It's hard to travel far in Lawrence without bumping into the presence of the city's Parks and Recreation Department.
For one thing, there's the parks: The department oversees 3,209 acres of developed and undeveloped park land. That includes 994 acres of Riverfront Park and the 1,515 acres leased from the U.S. Army Corps of Engineers encompassing Eagle Bend Golf Course and the new off-leash dog park.
"That's just park areas," said Fred DeVictor, parks director. "That doesn't tell the whole story of what we maintain."
DeVictor's department also oversees the city's recreation centers, where Lawrence residents can go to play basketball, lift weights or walk on a treadmill.
The department is also in charge of bike trails that have sprung up around the city in recent years, the downtown swimming pool, the new indoor aquatic center and a nature center in East Lawrence.
Offering diverse services
And don't forget about the department's lesser-known functions: maintaining lawns on city property including cemeteries and killing off noxious weeds.
"Those are programs that offer diverse services to citizens," DeVictor said.
There's a reason for that, he said. The people of Lawrence want their parks and recreation services.
"There's a lot of demand," City Manager Mike Wildgen said. "In this town, a lot of people are active. They like to get out, they love the trail system, they love the river system, and they expect a lot."
For more than 30 years, it has been DeVictor's job to help meet those expectations. He came to Lawrence in 1970, when the department had about 10 full-time employees.
"Now, with the new aquatic center, it's probably 70 to 75 full-time people," he said.
For much of those 30 years, the department was straining against the limits of its budget.
"We stretched the money as far as we could," DeVictor said. "But we got to the point there were so many demands, we just couldn't meet them."
That changed in 1994, when city voters approved a half-cent sales tax devoted to parks. Now DeVictor has a $2 million annual budget to meet demands.
The proceeds from that tax have helped the department enhance its parks and programs as well as get out ahead of the city's growth.
"Part of the success of the sales tax is that we designate a portion of money each year to go to the acquisition of land," DeVictor said.
In the year 2000 alone, the city acquired 180 acres of land for future park development, trying to place parks in future neighborhoods before development raises the price of land in those areas.
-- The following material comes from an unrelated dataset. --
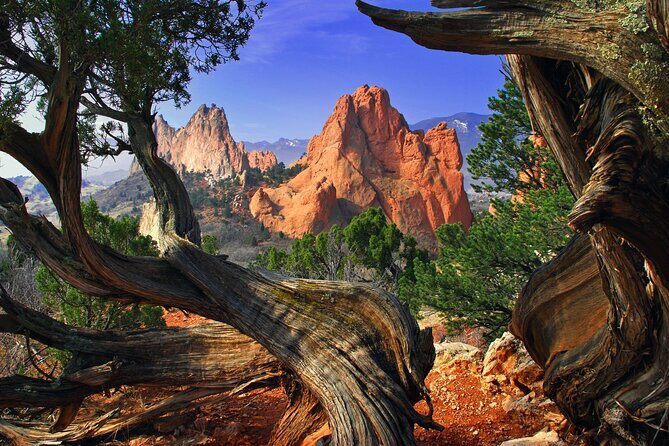 Pikes Peak & Garden of Gods - Private Tour - An In-Depth Look at the Pikes Peak & Garden of the Gods Private Tour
"It's cheaper," said Tom Bracciano, a member of the city's Parks and Recreation Advisory Board. "It's real expensive to go out and buy a bunch of lots someone wants to build on.
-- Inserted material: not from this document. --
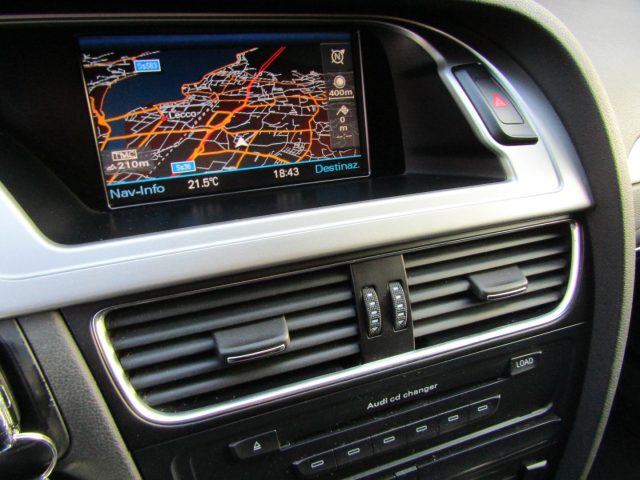 AUDI A4 A4 3.0 V6 TDI ADVANCED QUATTRO S - foto 22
"The other thing it allows you to do is allow you to plan your neighborhoods around the park instead of trying to cram it into the last few lots available."
DeVictor said, "Some of that land won't be developed for 25 years. But at least we'll have it."
Officials say that kind of planning makes DeVictor invaluable to the city.
"What he brings is an ability to look into the future and take action to bring green space to the city's future growth," Mayor Jim Henry said.
It goes beyond mere demand, Henry said.
"We wouldn't want to pave over the entire city," he said. "Any city that's worth its salt has many places for people to go outdoors and commune with nature."
Doing that, DeVictor said, has been the work of the entire community.
"I think what we've done is we've developed good programs and we've had citizen support for those programs," he said.
"We've developed good parks in a quality way, I think, better than other cities do."